The Snow Gypsy(44)



“It might look like that but it’s not.” Lola sank down onto the grass beside her. “If you lived a whole lifetime, you could never learn it all. When you prepare to dance, you ask, What are the emotions we are trying to express? What are the rhythms of this piece? You have a backbone of material, but your imagination is just as important. You have to work out moves to reflect every single word that comes out of the singer’s mouth.”

Rose shook her head. “That sounds incredibly difficult.”

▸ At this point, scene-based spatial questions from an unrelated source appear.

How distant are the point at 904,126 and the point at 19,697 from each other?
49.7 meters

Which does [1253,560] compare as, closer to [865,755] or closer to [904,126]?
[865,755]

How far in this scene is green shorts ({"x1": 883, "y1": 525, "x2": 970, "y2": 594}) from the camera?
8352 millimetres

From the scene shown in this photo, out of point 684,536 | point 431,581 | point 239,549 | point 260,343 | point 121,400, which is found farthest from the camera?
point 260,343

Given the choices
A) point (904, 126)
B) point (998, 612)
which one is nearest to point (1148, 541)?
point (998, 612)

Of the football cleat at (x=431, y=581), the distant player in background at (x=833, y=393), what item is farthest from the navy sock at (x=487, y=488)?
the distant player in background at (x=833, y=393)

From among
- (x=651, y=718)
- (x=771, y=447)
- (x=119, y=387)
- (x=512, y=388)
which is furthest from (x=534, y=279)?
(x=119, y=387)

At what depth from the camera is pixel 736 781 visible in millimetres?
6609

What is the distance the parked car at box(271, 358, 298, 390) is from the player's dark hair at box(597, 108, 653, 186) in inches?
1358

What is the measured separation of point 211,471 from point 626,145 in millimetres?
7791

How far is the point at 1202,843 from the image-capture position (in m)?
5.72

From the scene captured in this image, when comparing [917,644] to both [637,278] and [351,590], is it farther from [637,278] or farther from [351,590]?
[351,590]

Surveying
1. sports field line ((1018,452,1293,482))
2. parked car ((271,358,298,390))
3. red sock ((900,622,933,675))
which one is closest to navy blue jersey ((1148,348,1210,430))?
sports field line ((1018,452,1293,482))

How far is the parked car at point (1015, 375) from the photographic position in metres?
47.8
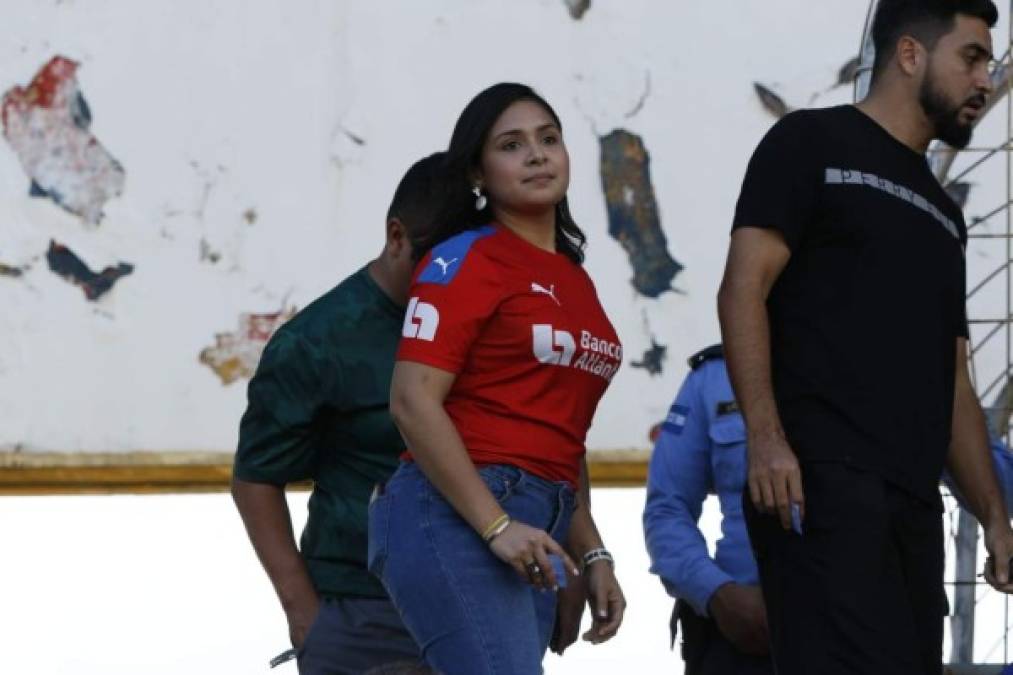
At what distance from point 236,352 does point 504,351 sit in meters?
2.26

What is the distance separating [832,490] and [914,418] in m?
0.14

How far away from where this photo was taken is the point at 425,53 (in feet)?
16.5

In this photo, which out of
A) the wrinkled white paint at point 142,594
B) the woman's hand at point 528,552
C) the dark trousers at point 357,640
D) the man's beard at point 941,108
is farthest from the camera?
the wrinkled white paint at point 142,594

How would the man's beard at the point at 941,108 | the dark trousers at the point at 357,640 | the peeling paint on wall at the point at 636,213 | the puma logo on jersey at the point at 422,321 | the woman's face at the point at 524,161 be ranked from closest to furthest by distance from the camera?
the puma logo on jersey at the point at 422,321 → the woman's face at the point at 524,161 → the man's beard at the point at 941,108 → the dark trousers at the point at 357,640 → the peeling paint on wall at the point at 636,213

“That’s why I have to practice so much. When I came to Granada, it helped that I lived in the same house as Cristóbal. A dancer has to get a feeling for what the singer is going to do before he or she actually does it.” She brought her fist up to her chest. “It’s in here,” she said. “Like a sixth sense. It grows the more you practice. When Cristóbal starts to sing, he’s supposed to follow the signals I give with my feet. But he gets so lost in what he’s singing that it doesn’t always work like that. I have to be ready to change what I’ve planned in a heartbeat.”

“Have you told him yet? About going to Madrid?”

“I had to—we’re leaving a week from today.” Lola glanced across the grass at the tavern in the shadow of the palace walls. “It’s going to be strange, performing in this place for the last time.”

“How did he react?”

Lola grunted a laugh. “He said it was a bit drastic, going all the way to Madrid to get away from the husband he’s lined up for me.” She shook her head. “But when he stopped joking around, he said he wasn’t surprised. He knows it’s something I’ve been dreaming about for years. And the prize money will keep him going while he looks for a new dancer.”

“What about Nieve? How does she feel about leaving her cousins behind?”

“She’s sad, of course.” Lola followed the child with her eyes as Nieve chased Gunesh around a magnolia bush. Creamy petals showered down as they careered against the trunk. “But she’s excited, too. Thanks to you, she’s as mad about reading as she is about dancing. She wants to go to school in a place where no one knows her. If she went here, the other children would tease her. She’s a tough little thing, but she doesn’t need that. It’ll be so much easier for her in Madrid.”

“Well, I’m certainly going to miss her,” Rose said. “And so is Gunesh.”

Lola nodded. “Perhaps we’ll get a dog of our own one day. Although I don’t know how we’d find one as handsome as him.” She turned to Rose with a wistful smile. “It’s good that you have him with you. To protect you. There are wolves up there in the mountains.” She could have added that there were people there, too—people even more frightening than wild animals. She could have told Rose the other reason why she couldn’t go with her on her journey to the Alpujarras. That he might still be there. The faceless man who haunted her nightmares.



The performance was about to begin. Rose had taken a seat on one of the low benches that had been pushed against the wall in the back room of the tavern. The place was jam-packed. Word of Lola and Cristóbal’s success in Provence had traveled fast.

Lola had gone somewhere to get changed. She had seemed keen to get away the moment they stepped into the tavern. When Rose had asked her what the matter was, Lola had glanced fleetingly at a man who was standing at the bar.

“That’s the man Cristóbal wants me to marry,” she hissed. “His name’s Antonio Lopez. I can’t stand him.”

Rose had watched the man follow Lola with his eyes as she left the room. There was a furtive hunger in them, like a dog hovering around a dinner table, hoping for scraps. He looked about twenty years older than Lola, and his stomach bulged over the waist of his trousers. His thinning hair was slicked across the top of his head like bedraggled feathers.

She had lost sight of him as people began filing through to the back room, jostling for space on the benches. Nieve had grabbed her hand and led her to a seat. Cristóbal was already there, tuning his guitar. He gave her a brief, hooded look. She pretended not to notice, dropping her hand to the floor to find Gunesh, who had curled up under the bench.

It was hot and stuffy in the room. There was a small window in one wall. Someone had pulled it open. It had narrow-spaced bars on the outside, like the window of a prison cell. Rose was looking at it when something very strange happened. A swift flew straight through the bars, darted across the room, and landed in Rose’s lap.

It sat there, its claws digging into the fabric of her skirt, staring up at her with its bright little eyes. She stared back, hypnotized—not quite believing it was real. Swifts had always been her favorite birds. They were so strange and mysterious, with so many legends attached to them. She’d heard the English Gypsies call them devil birds, for their screaming, for their crossbow shape, and for their uncanny ability to do everything on the wing—to eat, drink, preen, and mate without ever touching the earth. According to Bill Lee, swifts didn’t sleep in the nests they built in the eaves of houses but soared to the moon at dusk to spend the night there, descending to earth with the dew of the morning.

She felt Gunesh brush the backs of her legs, but she hushed him before he could frighten the bird.

Suddenly Cristóbal was standing in front of her. “The bird must go back outside,” he said. “Its kind die quickly if they come out of the sky.”